Jason Roe: The downside of a recall

"It's a 60-or-so day process from start to finish, but there's some bureaucracy at the beginning of it that complicates the ability to get in the field and circulate petitions. So as I understand it, you effectively have about 39 days to collect 101,600 signatures — valid signatures — which means you probably have to get about 130,000 because you'll have duplicate signatures, bad signatures, all kinds of things... That's 2,600 signatures per day. That's an extraordinary number of signatures, and that's just to get the valid ones. Certainly it's possible, but it would probably cost $3 million to do.

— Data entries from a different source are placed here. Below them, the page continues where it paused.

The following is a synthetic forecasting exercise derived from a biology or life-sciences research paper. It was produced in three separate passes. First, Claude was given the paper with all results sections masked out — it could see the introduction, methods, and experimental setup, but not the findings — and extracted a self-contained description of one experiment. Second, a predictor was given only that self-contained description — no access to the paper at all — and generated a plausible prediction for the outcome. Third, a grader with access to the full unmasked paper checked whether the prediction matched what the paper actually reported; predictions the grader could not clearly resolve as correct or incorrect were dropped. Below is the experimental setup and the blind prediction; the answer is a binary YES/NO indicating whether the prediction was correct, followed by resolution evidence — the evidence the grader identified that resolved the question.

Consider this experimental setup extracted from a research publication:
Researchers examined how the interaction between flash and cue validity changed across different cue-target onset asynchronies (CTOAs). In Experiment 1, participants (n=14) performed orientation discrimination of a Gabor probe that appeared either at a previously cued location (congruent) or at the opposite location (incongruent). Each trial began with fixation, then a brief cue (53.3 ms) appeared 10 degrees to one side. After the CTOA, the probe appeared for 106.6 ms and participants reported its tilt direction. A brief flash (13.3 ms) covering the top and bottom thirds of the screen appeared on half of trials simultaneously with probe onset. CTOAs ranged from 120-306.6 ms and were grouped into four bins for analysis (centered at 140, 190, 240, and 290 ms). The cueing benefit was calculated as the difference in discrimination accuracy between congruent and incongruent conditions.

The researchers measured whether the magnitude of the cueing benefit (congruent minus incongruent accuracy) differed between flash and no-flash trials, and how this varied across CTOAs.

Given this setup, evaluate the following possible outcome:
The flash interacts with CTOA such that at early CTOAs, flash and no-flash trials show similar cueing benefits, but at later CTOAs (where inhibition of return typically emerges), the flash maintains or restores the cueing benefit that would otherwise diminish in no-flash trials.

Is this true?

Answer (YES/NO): NO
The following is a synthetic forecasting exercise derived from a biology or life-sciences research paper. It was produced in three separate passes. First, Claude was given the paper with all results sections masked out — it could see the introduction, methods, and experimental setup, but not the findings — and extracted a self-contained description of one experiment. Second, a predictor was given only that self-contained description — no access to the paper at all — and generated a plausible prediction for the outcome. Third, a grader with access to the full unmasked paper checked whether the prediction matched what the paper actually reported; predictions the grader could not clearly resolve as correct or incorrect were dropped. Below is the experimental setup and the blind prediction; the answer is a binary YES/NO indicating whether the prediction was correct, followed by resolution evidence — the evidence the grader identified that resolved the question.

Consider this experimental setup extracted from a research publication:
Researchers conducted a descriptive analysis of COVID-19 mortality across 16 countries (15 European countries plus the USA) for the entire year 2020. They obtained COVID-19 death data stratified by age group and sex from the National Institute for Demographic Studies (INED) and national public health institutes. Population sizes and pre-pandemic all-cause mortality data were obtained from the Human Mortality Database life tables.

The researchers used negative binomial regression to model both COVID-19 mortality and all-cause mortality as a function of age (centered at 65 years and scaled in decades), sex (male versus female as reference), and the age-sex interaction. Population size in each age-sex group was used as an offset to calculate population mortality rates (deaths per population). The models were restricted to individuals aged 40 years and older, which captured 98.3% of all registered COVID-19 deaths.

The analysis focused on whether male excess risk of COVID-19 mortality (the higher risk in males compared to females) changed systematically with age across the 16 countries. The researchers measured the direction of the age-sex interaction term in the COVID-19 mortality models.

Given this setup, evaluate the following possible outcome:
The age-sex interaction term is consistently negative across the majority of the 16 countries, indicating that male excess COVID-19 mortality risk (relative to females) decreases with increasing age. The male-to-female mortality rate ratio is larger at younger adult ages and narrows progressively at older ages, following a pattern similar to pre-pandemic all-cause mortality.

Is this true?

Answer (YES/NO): YES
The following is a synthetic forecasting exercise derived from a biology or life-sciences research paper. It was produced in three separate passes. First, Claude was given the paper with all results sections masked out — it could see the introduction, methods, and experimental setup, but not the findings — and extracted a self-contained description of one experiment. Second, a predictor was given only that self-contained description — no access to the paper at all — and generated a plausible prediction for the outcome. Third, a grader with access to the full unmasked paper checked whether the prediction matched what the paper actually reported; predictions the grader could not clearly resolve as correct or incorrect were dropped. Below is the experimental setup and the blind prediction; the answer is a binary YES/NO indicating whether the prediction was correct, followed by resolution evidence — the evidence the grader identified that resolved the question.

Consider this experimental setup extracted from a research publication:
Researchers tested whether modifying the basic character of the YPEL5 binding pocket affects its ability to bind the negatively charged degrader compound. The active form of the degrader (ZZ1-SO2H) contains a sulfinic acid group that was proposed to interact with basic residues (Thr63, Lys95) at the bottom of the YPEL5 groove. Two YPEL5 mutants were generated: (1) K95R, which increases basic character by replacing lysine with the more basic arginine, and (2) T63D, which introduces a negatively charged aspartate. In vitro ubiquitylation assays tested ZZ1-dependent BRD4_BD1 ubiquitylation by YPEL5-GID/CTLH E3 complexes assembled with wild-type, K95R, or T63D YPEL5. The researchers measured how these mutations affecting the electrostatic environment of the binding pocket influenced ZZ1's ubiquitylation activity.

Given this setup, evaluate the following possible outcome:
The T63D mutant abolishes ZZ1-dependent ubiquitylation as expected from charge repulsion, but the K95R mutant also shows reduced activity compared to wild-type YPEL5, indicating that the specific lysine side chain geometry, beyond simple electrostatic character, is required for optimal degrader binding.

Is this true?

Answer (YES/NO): NO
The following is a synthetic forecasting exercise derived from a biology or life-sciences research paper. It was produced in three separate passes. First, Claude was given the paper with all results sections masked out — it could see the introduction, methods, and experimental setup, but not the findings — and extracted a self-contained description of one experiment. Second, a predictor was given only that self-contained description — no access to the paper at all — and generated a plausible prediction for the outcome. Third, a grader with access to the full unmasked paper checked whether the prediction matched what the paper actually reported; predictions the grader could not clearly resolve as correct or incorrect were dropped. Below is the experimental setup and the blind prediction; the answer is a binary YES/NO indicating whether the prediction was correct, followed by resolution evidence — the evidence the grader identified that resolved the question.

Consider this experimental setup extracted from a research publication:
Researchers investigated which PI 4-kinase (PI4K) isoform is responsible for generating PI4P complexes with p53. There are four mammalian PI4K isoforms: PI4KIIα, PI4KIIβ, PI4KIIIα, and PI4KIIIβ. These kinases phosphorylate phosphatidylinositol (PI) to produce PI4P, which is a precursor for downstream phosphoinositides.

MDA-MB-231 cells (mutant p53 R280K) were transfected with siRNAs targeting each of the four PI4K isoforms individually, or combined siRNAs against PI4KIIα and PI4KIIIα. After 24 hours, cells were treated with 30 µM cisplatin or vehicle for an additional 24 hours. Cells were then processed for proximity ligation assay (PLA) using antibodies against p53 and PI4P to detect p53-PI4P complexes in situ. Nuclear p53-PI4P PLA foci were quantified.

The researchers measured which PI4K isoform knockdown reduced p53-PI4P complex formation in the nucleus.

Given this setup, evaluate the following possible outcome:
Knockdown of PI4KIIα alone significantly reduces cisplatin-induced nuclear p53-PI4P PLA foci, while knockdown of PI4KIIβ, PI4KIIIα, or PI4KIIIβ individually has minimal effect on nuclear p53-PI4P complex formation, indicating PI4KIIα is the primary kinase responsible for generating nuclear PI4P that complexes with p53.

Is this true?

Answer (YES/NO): YES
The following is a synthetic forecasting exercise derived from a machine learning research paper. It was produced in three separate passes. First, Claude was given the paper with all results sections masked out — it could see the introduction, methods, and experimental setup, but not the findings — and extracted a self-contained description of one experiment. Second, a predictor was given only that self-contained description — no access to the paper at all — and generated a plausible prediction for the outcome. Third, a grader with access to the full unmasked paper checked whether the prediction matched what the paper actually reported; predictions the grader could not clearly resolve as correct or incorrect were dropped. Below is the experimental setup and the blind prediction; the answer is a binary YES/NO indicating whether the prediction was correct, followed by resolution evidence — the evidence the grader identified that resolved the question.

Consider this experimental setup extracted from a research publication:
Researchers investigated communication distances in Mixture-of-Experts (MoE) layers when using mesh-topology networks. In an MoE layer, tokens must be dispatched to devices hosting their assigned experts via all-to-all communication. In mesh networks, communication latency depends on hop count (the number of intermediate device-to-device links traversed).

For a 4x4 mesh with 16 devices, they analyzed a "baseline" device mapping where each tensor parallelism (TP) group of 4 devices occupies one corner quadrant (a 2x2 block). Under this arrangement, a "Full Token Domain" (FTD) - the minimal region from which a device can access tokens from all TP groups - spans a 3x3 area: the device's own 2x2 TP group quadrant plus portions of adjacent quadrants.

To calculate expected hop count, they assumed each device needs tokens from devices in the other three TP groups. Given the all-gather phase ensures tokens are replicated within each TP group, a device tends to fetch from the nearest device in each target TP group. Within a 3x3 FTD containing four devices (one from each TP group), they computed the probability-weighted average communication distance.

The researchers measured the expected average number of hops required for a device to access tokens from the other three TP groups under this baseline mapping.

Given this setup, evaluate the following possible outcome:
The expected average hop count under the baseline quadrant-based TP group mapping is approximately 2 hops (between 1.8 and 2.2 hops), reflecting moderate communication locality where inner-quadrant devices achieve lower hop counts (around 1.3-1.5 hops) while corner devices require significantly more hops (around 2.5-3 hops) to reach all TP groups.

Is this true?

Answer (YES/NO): NO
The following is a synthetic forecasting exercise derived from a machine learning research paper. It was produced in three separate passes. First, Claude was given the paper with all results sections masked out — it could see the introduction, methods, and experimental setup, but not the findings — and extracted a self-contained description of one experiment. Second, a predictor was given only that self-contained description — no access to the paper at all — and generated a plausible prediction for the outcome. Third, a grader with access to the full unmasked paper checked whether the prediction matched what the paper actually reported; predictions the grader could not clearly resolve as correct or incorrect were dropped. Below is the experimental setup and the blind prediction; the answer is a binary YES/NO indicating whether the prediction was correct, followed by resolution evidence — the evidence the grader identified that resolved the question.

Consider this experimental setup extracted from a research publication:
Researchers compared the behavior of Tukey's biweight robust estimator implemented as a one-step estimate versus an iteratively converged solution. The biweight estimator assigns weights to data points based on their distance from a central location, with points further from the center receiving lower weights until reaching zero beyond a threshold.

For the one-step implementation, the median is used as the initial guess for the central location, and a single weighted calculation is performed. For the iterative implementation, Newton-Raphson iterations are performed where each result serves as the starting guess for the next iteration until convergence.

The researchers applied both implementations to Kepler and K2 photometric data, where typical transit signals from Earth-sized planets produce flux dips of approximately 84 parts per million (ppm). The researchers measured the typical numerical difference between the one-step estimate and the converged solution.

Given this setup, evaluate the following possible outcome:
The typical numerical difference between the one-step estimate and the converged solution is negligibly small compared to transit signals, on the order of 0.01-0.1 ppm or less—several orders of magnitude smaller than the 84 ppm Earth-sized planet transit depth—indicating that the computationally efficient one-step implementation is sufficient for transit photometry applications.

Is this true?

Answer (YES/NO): NO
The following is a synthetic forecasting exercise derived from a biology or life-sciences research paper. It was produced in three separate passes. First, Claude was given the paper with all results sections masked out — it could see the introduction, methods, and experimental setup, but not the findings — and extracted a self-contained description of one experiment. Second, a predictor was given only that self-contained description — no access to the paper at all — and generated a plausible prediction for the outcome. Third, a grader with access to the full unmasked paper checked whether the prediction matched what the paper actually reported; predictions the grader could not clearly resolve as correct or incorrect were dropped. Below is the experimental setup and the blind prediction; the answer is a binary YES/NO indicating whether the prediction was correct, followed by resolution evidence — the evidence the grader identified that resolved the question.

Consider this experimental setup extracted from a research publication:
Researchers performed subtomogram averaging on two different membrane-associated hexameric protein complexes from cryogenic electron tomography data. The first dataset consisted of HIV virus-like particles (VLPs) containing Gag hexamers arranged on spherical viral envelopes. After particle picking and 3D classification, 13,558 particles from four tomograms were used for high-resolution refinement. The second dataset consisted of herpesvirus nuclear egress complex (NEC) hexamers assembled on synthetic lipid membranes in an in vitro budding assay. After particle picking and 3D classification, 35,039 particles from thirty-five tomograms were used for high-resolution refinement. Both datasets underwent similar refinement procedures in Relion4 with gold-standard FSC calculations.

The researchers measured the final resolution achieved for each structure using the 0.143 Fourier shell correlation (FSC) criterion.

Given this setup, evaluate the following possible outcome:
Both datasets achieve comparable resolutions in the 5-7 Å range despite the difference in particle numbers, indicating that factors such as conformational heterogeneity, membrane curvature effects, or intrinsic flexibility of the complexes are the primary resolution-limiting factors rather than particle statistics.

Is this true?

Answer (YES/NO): NO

"You've got to have a lot of willing parties that come together and say, 'We have reached a critical mass where this is important enough that we need to be doing this.' I think that there is a lot of sentiment for, 'We've got a really bad situation and the only way to fix it is to get Bob Filner out of there,' but I don't see — in the logistics — a path to success that anybody is all that eager to enter into."

What about Carl DeMaio?

ROE: "He's running for Congress. Certainly there are people out there that have said, 'Carl, you came so close eight months ago, give it another run.' It's too early to tell, I mean, is there a run? We don't know that. The reality is Carl just posted one of the largest fundraising quarters of any politician running for Congress anywhere in the country. He's pretty far down the road on this race for Congress and I think it would probably be difficult for him to move from that over to the mayor's race."

And Nathan Fletcher?

ROE: "The words that I hear — and I don't have anything that I can confirm — is that he's making calls to people around the city. That there is a lot of enthusiasm from the labor movement in support of him. Which is quite a conversion from just a year ago when he was a Republican. It's going to be an interesting jujitsu but I think in a recall or special election situation, the coalitions are very different, the turnout models are very different, I think you could see a lot of candidates getting in this race."

Is there anything you're surprised that people, or the media, aren't talking about with regard to Filner?

ROE: "I find it odd that no one has really talked about the fact that all this guy is saying is, "I'm going to do what I'm supposed to be doing on every count" — be nice to people, take my sexual harassment training that I'm already mandated to take and say that I'm sorry for all the sexual harassment that I've done up to this point. It was paraphrased to me by one person — do you think that Bob Filner can change? Apparently his fiancee didn't think so, and if she doesn't, why should we think so? There's nothing in his history that leads you to believe that he's capable of adjusting to this."